The problem is that the ninjas, the truth is that they appear, well it is not that they appear much, more than until after the hour of the movie, they do not show signs of life, rather of fighting, but of course, it turns out that Scott was trained in the ninja mystical arts and they can not with him. And look where, it turns out that these Ninja are sent by Seikura (Tadashi Yamashita), who is Scott's stepbrother and since we are doing evil, he wants to take his stepbrother ahead of him, who has tarnished his honor .

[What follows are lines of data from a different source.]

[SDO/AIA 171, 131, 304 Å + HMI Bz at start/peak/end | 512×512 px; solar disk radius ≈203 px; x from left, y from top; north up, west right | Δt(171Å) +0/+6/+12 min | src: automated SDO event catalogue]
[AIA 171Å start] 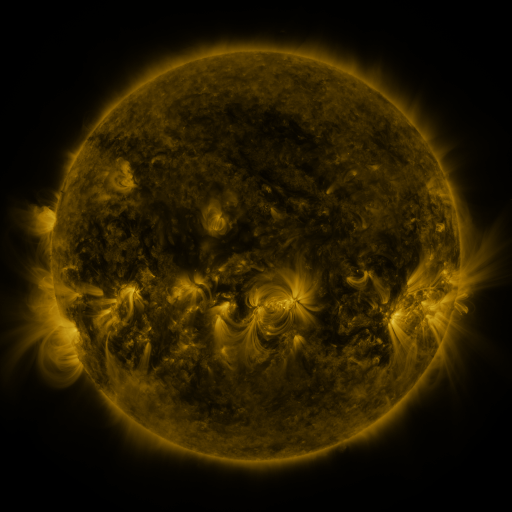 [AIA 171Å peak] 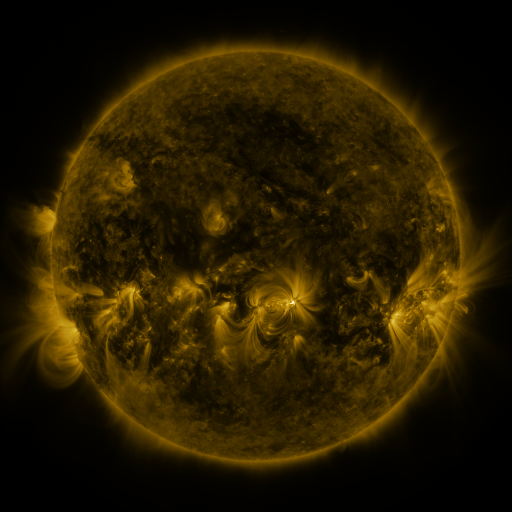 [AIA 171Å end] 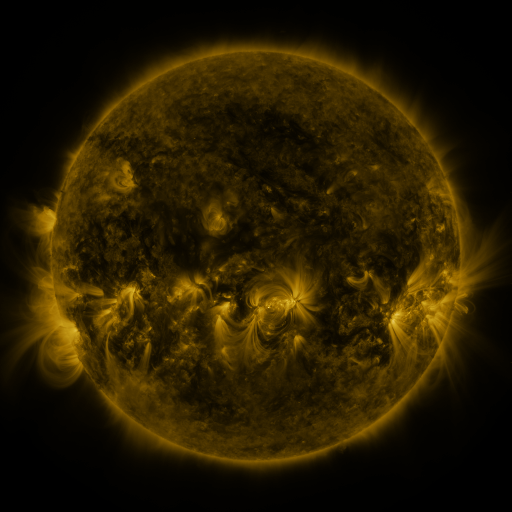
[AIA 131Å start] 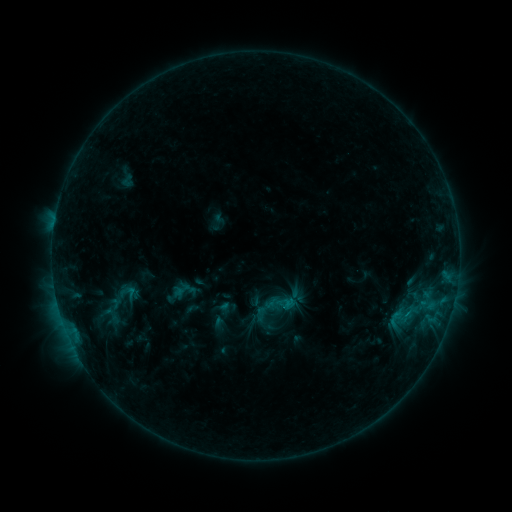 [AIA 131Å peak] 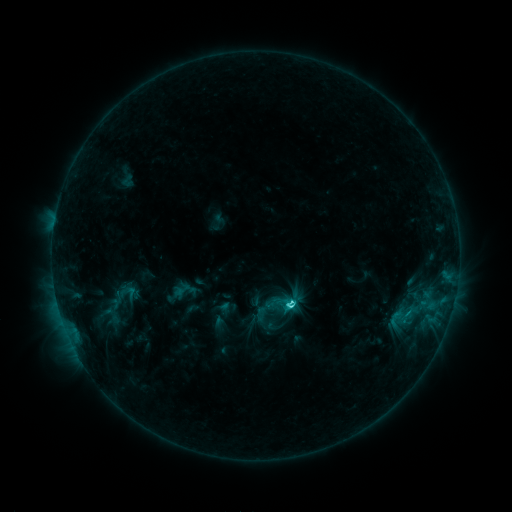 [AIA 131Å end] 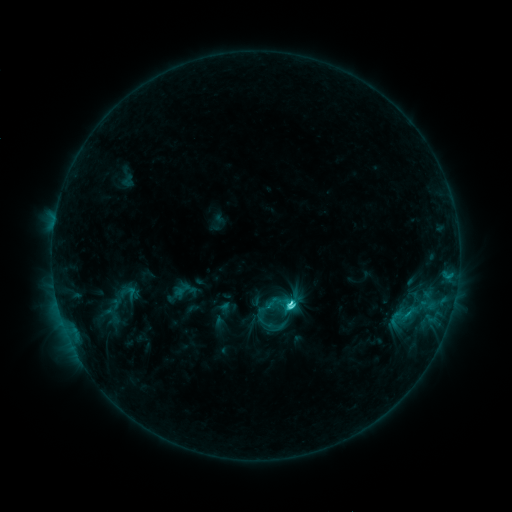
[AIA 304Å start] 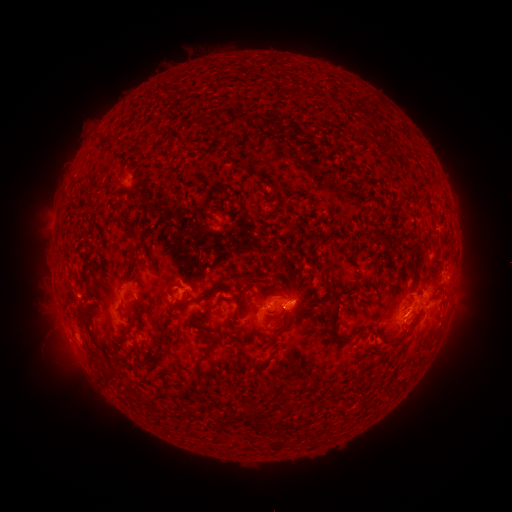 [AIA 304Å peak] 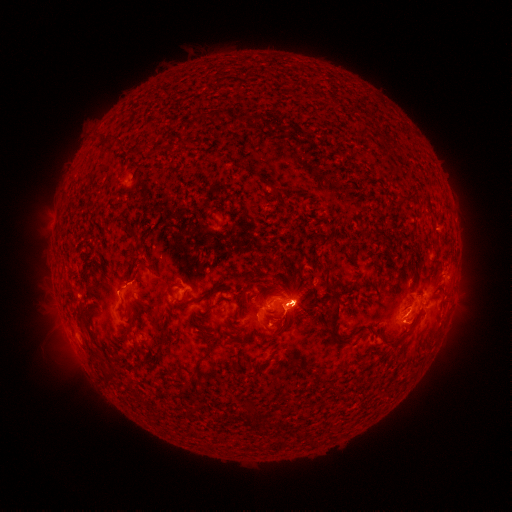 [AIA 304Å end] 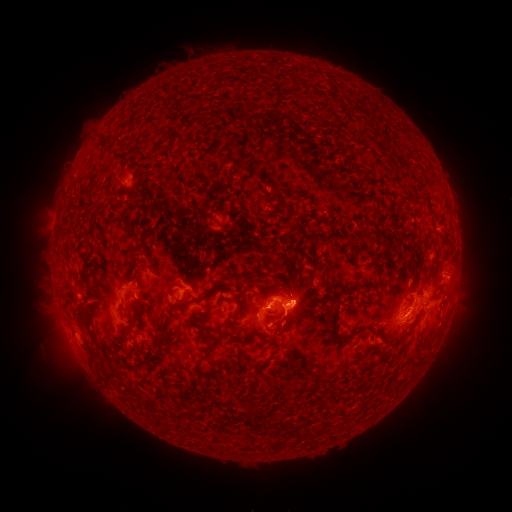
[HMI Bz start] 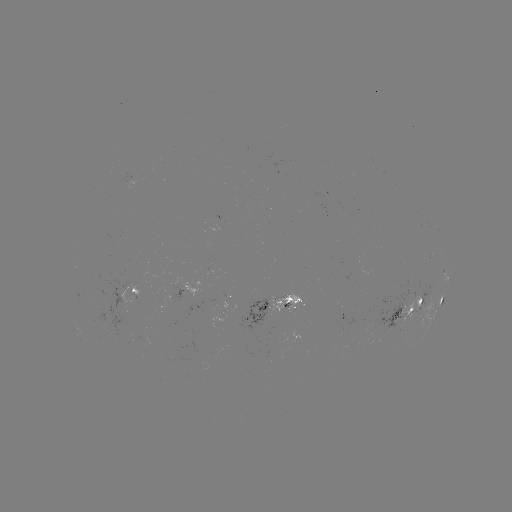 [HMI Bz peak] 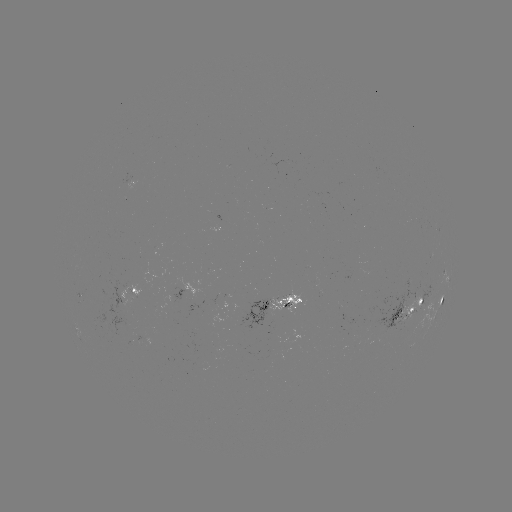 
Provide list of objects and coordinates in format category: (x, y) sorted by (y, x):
C4.6 flare: (290, 302)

Throughout the film, we will have a burden, that voice in Off, by Scott, which gives me, that Chuck didn't have to study the script very much, because maybe in the whole movie, talking, talking only talks about twenty or thirty minutes and the blissful little voice, believe me, it becomes tiresome.
As for the fights, well the truth is that the best is the one that takes place in the Octagon of the title, with Scott fighting against Kyo, the mute ninja, who despite wanting to imitate the sounds 46

that are usually made in the katas, what comes out looks like a crude imitation of Darth Vader, but at the core, the martial choreographies, this one in the Octagon, stands out for the use of both the katana and the ninja knives, known if I'm not mistaken as kalis, by Kyo with great dexterity. Seen today, it may seem like a slow fight, but it really is a very worthy fight, with an incendiary ending included.
As far as the most anticipated match is concerned, that is, the final match between Scott and SeyKura, unfortunately, here is one of the two or they ran out of ideas, or without a budget or who knows, because it is apart from being brief, a fight very bland and ends with what I suppose they would think would be ideal, a death at dawn, but seeing the final result, it leaves us completely indifferent.
In summary, a weak Chuck Norris movie, with a wasted Tadashi Yamashita, whom we would see shortly after in "The American Warrior" and an almost testimonial Lee Van Cleef, although surely certain things he saw would come in handy for the series he would star in. years later "The Master" with a ninja theme.